Rebecca Contois' remains were discovered in May DARRYL CONTOIS CBC

A Canadian man already accused of murdering one woman has been charged by police in the city of Winnipeg in connection with three more deaths.

In May, police charged the 35-year-old Canadian man with killing one victim, 24-year-old Rebecca Contois.

On Thursday, they charged him with three more counts of first-degree murder.

All of the victims are believed to be indigenous Canadian women, Winnipeg police said.


Police identified the suspect as Jeremy Skibicki of Winnipeg, who was first arrested on 18 May in connection to the murder of Ms Contois, a member of O-Chi-Chak-Ko-Sipi First Nation in the province of Manitoba.

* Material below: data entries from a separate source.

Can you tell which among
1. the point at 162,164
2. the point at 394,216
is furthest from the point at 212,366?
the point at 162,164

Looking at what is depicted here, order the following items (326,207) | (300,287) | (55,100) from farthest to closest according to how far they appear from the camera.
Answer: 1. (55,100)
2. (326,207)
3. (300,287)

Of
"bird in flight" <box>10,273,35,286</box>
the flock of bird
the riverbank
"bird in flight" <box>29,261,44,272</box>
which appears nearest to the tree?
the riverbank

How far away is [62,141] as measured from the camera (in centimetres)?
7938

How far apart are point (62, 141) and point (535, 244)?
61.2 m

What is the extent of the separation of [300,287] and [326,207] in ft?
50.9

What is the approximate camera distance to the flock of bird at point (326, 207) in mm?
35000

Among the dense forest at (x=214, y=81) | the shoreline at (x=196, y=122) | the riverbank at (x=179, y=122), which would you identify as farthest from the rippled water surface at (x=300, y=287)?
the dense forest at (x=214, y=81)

In a Thursday press conference, investigators said they believe Mr Skibicki is responsible for three other deaths.

Police Chief Danny Smyth said “it’s always unsettling when there’s any kind of a serial killing”, adding these homicides are particularly disturbing as “they involve indigenous women”.

Morgan Beatrice Harris, 39, was killed on or around 1 May, while Marcedes Myran, 26, was killed on or around 4 May. Both women are members of the Long Plain First Nation but lived in Winnipeg.

Canadian police have yet to identify the fourth victim. They have appealed to the public for information and released photos of a reversible winter jacket that belonged to her.


Investigators, however, said they believe the unidentified victim is also an indigenous woman in her mid-20s.

Photos of a reversible Baby Phat jacket

Winnipeg police released photos of a reversible jacket that belonged to an unidentified fourth woman killed earlier this year

The bodies of Ms Harris, Ms Myran and the unidentified woman have yet to be recovered.

Ms Cantois’ remains were discovered on 16 May in a bin on the northside of Winnipeg.

Canada has a history of disproportionate violence faced by indigenous women, which was called a “genocide” by a national public inquiry in 2019.

The National Inquiry into Murdered and Missing Indigenous Women and Girls found that about 1,200 First Nations women in Canada had been murdered or gone missing between 1980 and 2012. Advocates believe the number is higher.

The country’s federal statistics agency reported in 2014 that indigenous women were six times more likely to be the victim of a homicide than non-indigenous women.


In 2014, the murder of Tina Fontaine, a 15-year-old indigenous girl whose body was discovered in Winnipeg’s Red River, galvanised national support for the better protection for indigenous women and girls.

A man accused of killing Ms Fontaine was acquitted by a jury in 2018, and prosecutors did not appeal the case.